Collected data entries:

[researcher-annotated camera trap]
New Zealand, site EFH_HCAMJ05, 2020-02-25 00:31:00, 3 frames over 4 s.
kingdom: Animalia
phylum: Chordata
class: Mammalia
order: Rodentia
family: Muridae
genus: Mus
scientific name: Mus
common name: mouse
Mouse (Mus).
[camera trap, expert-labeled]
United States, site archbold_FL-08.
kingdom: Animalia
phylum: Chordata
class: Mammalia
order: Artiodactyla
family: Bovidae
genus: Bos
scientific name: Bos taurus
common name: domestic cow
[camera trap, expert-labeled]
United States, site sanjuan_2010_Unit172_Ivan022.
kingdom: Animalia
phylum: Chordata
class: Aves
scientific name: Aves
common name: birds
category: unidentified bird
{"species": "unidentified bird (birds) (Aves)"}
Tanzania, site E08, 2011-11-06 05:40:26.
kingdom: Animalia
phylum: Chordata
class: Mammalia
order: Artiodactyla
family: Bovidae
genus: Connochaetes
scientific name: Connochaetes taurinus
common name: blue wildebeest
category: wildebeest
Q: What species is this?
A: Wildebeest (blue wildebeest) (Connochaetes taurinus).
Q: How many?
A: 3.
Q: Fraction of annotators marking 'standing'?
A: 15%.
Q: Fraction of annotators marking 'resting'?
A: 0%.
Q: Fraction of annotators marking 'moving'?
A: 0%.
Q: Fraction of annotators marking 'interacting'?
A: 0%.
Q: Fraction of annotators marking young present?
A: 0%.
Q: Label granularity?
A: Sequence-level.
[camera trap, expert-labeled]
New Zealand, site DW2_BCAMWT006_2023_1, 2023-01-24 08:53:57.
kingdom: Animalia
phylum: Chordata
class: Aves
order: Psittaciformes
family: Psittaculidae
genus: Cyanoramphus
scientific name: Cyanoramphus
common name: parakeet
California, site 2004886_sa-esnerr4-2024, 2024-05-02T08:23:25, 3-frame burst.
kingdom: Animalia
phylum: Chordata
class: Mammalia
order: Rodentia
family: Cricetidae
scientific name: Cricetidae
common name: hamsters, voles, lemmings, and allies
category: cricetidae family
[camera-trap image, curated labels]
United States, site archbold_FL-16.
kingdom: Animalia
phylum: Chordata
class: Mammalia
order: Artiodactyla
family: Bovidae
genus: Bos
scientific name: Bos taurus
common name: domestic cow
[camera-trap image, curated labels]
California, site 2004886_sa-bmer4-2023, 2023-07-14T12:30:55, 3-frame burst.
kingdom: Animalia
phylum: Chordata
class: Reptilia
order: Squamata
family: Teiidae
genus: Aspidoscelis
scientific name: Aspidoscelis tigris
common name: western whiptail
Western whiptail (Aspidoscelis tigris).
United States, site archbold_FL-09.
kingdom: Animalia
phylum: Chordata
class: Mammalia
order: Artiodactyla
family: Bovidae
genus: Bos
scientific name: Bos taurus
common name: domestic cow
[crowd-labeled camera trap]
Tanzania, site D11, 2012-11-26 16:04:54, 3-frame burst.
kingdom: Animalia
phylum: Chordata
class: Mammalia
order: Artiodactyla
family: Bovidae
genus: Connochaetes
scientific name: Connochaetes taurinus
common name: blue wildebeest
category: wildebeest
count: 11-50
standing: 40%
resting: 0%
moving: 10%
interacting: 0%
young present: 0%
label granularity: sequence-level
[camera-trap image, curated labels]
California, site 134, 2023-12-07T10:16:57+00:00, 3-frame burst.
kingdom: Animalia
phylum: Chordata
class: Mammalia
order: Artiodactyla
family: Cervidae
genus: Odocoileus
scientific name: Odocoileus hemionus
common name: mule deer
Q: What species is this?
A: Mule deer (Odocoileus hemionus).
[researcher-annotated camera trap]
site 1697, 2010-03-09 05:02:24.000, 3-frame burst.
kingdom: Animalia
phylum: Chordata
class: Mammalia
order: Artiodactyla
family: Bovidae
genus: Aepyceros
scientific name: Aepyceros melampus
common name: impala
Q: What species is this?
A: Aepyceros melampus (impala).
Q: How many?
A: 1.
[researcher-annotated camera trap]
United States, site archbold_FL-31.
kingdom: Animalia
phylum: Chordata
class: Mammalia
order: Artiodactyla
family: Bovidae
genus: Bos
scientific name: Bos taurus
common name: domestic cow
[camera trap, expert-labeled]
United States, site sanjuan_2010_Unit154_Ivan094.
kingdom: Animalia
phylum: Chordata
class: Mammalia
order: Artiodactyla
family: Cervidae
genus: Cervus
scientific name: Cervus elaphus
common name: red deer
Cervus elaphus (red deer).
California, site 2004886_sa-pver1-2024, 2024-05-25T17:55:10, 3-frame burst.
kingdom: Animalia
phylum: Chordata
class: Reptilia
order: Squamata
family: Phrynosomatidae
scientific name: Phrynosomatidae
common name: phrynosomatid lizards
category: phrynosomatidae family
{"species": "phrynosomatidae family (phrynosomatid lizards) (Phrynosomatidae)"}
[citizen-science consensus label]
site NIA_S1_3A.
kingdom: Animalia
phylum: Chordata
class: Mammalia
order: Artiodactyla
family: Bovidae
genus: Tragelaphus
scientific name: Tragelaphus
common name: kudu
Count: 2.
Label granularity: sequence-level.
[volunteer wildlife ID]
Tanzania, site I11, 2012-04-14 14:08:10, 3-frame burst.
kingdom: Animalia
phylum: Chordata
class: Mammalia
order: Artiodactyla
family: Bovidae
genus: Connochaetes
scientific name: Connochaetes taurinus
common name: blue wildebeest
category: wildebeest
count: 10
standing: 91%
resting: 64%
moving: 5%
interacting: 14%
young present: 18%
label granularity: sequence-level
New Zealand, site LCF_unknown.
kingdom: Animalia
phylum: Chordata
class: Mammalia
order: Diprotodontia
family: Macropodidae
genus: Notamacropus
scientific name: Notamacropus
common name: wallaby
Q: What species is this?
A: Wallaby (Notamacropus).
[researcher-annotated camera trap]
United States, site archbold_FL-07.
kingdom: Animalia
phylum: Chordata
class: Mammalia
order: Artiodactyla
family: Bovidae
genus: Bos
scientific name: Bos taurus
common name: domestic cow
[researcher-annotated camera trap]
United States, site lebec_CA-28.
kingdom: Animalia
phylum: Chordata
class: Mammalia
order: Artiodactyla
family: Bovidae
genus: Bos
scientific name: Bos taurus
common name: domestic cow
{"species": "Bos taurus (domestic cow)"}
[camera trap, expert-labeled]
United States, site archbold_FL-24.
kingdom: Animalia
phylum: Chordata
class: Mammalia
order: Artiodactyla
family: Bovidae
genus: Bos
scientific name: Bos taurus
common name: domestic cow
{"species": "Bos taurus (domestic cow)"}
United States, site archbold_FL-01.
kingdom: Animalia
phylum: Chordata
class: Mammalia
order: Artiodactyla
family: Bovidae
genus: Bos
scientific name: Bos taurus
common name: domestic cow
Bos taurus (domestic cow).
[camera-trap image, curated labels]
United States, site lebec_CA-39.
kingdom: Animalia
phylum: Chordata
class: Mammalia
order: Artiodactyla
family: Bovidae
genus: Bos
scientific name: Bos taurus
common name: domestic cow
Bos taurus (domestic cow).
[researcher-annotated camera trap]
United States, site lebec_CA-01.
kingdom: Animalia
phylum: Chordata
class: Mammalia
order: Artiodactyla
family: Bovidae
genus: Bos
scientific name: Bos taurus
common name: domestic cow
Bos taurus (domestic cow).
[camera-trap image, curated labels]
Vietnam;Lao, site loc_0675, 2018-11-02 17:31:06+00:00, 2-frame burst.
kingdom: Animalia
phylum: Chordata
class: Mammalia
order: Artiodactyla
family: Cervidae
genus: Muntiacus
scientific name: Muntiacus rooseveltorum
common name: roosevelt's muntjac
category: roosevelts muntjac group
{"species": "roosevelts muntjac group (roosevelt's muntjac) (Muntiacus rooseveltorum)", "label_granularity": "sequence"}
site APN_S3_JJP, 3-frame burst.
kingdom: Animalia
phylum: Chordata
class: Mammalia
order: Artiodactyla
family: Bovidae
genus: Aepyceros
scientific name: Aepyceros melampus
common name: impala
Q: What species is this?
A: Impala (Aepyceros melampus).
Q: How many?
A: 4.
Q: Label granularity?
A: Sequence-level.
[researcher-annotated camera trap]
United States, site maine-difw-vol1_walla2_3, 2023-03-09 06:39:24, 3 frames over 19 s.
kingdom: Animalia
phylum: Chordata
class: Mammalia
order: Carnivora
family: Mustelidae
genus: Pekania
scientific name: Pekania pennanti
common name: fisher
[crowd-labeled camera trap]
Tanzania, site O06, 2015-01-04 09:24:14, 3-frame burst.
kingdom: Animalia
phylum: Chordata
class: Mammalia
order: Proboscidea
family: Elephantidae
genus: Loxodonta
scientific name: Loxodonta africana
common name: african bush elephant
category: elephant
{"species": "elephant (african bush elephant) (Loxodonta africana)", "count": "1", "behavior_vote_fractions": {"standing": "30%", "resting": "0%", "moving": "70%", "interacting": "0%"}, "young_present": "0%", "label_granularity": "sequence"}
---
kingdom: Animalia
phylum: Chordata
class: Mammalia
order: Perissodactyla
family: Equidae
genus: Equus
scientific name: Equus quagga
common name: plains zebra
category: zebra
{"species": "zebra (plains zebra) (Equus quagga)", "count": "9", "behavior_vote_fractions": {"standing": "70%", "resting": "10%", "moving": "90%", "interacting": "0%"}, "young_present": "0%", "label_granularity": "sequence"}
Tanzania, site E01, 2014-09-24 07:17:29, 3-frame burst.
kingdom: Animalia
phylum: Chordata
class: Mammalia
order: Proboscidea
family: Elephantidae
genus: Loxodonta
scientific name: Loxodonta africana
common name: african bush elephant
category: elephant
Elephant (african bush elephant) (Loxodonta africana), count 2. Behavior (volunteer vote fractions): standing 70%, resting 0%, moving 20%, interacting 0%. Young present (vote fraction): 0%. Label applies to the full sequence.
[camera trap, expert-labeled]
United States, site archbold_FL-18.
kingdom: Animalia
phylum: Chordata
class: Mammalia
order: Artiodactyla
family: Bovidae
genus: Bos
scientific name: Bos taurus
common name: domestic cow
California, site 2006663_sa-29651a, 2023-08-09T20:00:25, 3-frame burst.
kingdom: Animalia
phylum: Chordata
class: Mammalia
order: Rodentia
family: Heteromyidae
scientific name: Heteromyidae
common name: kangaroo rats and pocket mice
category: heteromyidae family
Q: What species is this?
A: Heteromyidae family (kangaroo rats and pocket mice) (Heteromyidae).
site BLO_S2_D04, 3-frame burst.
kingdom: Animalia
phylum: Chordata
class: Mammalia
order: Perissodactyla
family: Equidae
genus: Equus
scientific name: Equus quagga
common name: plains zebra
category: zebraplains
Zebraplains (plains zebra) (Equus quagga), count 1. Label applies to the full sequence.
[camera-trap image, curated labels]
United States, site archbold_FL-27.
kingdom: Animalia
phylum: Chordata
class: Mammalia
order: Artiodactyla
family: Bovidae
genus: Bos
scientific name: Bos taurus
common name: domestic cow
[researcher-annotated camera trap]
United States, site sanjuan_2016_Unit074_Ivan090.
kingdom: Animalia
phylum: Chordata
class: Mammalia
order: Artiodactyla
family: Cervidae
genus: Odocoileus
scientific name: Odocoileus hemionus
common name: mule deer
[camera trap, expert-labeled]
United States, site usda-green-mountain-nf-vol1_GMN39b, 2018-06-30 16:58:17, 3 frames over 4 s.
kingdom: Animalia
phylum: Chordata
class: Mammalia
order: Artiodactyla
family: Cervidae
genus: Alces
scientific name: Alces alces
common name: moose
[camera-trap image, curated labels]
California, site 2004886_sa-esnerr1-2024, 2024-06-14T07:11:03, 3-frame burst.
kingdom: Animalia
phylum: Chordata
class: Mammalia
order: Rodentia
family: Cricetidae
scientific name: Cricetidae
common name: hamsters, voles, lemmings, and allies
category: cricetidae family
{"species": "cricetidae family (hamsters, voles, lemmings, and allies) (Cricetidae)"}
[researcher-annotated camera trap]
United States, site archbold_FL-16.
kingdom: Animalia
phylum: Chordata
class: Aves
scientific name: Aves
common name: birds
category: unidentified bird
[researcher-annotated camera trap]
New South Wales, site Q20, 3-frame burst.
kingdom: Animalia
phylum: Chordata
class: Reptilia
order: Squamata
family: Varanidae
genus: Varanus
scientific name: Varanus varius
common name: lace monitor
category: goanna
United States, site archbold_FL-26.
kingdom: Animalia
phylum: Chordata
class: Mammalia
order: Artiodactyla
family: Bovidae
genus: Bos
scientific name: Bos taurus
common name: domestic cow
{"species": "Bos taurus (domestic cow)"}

* Exercise brief: The expected output is each line of the records above that includes the word "group".

* Problem solution:
category: roosevelts muntjac group
{"species": "roosevelts muntjac group (roosevelt's muntjac) (Muntiacus rooseveltorum)", "label_granularity": "sequence"}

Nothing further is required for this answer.